Back to Front - Moving money about
WORKERS, OCTOBER 2008 ISSUE
AFTER YEARS of being told that the City was an engine for “creating wealth”, the tens of thousands of workers in financial services – and not just in the high-profile collapses of recent weeks – must be wondering what’s gone wrong. Perhaps the reason is that they were never creating wealth in the first place.
For all the homage paid by Brown and Blair before him at the altar of finance capital, the idea that the City was actually creating wealth is one of the more ludicrous cons, like the word “securitised” an abuse of language.
Certainly a lot of money was accumulated there, drawn from far and wide. And equally certainly, a lot was spent – via huge bonuses and (now often worthless) stock options – driving up the cost of housing in and around London and bringing smiles to luxury car dealerships.
But wealth creation? That’s quite another matter. Speculation doesn’t create wealth. You don’t create wealth by going into a casino or buying a lottery ticket (though you make the owners of casinos and lotteries rich). You create wealth by creating things that are useful as well as tradeable – primarily through two activities scorned by Labour: industry and agriculture.
Packaging up a load of bad debts and selling them to someone else is not wealth creation – it’s just wealth redistribution, among the rich only. And when a government takes the risk of billions of pounds of debt, it’s another redistribution – this time a redistribution of risk from the rich back to the poor.

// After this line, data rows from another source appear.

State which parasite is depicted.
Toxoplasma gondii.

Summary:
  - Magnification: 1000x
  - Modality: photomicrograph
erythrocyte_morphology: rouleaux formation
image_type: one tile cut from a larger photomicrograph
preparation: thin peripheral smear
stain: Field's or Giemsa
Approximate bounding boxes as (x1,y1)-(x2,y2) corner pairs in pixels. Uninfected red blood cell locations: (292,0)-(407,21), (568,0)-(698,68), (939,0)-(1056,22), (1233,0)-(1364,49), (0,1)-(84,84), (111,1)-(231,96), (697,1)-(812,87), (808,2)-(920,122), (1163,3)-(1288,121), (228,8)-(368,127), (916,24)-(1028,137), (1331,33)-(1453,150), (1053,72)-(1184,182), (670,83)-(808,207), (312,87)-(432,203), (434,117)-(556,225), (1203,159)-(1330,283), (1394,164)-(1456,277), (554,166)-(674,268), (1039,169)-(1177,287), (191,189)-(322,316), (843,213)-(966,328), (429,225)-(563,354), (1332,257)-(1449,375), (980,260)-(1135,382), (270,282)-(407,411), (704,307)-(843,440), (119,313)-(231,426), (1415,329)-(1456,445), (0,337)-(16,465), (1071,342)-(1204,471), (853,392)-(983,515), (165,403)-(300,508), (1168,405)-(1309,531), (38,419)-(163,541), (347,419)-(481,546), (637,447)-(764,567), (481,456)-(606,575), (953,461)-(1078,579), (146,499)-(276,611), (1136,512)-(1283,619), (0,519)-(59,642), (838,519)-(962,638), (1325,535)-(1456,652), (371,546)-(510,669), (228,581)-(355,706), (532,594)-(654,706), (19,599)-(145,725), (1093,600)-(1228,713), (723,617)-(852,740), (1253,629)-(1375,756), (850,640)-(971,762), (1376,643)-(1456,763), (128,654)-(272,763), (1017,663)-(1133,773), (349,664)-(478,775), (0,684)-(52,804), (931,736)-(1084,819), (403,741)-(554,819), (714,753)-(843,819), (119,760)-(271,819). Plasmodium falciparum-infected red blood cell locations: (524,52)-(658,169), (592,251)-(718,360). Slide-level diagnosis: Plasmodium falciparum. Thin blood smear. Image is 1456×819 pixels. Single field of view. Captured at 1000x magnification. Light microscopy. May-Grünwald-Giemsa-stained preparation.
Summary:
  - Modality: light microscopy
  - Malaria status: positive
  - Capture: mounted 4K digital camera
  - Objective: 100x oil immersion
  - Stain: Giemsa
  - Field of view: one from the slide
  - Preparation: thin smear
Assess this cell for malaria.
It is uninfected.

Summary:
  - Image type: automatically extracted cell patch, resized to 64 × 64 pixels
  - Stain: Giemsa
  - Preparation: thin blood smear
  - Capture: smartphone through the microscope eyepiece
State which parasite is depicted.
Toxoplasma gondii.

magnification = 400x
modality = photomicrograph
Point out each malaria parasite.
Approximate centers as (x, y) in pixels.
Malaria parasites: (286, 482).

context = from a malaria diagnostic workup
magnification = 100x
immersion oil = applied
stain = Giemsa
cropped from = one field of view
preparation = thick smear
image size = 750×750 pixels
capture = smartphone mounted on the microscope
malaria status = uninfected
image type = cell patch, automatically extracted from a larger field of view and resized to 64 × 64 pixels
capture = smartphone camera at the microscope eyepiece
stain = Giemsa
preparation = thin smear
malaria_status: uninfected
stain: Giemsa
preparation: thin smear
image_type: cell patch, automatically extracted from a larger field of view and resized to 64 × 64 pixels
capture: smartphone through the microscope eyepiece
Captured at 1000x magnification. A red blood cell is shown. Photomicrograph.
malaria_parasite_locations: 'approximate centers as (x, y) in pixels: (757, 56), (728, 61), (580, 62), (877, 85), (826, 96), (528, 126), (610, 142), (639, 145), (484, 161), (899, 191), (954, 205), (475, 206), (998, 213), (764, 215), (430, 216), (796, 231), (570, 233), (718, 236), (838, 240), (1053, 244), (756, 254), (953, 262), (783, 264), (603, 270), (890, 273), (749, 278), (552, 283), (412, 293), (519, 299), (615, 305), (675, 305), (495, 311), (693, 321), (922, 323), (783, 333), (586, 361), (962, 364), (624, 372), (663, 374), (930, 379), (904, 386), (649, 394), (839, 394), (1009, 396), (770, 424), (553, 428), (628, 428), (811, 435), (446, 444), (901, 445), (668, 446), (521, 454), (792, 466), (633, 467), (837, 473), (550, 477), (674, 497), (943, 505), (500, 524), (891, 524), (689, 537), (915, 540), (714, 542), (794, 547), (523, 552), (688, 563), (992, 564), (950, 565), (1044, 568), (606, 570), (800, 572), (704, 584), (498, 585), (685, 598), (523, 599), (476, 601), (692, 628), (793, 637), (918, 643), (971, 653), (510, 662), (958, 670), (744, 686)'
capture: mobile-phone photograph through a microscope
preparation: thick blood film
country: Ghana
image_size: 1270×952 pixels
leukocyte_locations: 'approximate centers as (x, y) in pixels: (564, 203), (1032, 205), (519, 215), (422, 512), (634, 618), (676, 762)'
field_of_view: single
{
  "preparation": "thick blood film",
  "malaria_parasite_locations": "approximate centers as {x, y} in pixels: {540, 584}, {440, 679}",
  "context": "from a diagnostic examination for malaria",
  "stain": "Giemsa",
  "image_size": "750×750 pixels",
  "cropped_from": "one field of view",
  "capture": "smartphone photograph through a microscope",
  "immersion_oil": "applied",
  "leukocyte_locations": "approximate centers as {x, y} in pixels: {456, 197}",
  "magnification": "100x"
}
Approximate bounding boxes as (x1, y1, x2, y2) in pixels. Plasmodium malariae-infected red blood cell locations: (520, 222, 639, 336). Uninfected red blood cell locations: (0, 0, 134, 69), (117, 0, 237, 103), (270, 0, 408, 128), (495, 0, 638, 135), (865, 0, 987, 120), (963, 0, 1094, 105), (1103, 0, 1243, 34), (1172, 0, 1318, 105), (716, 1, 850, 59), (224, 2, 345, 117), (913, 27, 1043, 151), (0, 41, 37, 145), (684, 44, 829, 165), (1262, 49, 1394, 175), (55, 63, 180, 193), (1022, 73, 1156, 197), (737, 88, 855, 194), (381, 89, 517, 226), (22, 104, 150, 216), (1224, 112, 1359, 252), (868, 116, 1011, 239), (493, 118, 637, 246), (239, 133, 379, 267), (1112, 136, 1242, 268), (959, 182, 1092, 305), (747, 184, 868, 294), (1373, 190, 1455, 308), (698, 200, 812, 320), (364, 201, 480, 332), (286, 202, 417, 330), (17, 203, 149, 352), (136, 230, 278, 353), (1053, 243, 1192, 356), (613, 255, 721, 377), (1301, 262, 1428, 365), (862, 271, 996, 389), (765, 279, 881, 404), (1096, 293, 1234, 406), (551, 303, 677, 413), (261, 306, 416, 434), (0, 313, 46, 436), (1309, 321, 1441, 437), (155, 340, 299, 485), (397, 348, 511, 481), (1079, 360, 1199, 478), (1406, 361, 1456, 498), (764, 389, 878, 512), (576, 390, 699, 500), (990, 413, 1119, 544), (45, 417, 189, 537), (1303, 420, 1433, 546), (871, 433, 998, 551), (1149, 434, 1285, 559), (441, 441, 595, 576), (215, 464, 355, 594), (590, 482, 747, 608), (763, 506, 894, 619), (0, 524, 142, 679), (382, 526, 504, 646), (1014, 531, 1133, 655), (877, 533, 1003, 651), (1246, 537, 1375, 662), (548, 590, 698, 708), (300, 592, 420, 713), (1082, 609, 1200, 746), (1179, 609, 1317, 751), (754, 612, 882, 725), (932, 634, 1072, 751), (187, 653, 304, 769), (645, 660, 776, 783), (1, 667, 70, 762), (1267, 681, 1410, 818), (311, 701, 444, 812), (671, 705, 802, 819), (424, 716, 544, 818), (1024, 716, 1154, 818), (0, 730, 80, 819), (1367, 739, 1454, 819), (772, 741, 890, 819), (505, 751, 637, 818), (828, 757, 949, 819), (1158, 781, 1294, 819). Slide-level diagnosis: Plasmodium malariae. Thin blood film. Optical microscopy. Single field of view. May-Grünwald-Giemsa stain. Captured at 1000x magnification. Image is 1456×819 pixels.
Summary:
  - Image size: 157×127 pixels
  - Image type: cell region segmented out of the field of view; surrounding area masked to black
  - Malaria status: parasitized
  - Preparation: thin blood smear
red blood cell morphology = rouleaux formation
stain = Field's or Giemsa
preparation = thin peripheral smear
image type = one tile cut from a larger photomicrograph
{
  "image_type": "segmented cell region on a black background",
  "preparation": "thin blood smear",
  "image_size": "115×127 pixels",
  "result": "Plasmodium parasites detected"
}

This Labour government has presided over a massive redistribution of wealth: from millions of hard-working people and pensioners to the rich. With its faith in the free market and the City it has encouraged the idea that you create wealth by getting into debt. We all know – or should know – that’s a nonsense.
And let no one think that sub-prime mortgages were limited to the United States. What were British banks doing offering 125 per cent mortgages? They thought that property prices would carry on rising, so their investments would be safe even if the people taking out the loans were kicked out on the streets.
Under this viciously reactionary government – a government that has taken Britain to war in Iraq and Afghanistan, that has stamped on local democracy, that is privatising education and health on a scale Thatcher could only have dreamt of – greed and debt have become the household gods.
The result has been catastrophic. Per capita debt in Britain is now higher than in the United States.
Listen very carefully and you might hear the faint sounds of a handful of stable doors closing – such as the temporary ban on “short selling”. But otherwise nothing has changed. Labour is a party more wedded to finance capital than any in our history. It deserves to go the way of Lehman Brothers, and it will take more than £1 million from Harry Potter’s creator to rescue it.
So where does all this leave the workers? No better off, that’s for sure – not unless we take advantage of this weakened government, this discredited system, and go on the offensive: for jobs, for health, for industry, for education, for a future for Britain.
The Chinese communist Mao Tse-tung understood perfectly: “Everything reactionary is the same: if you don’t hit it, it won’t fall.” Let’s start hitting.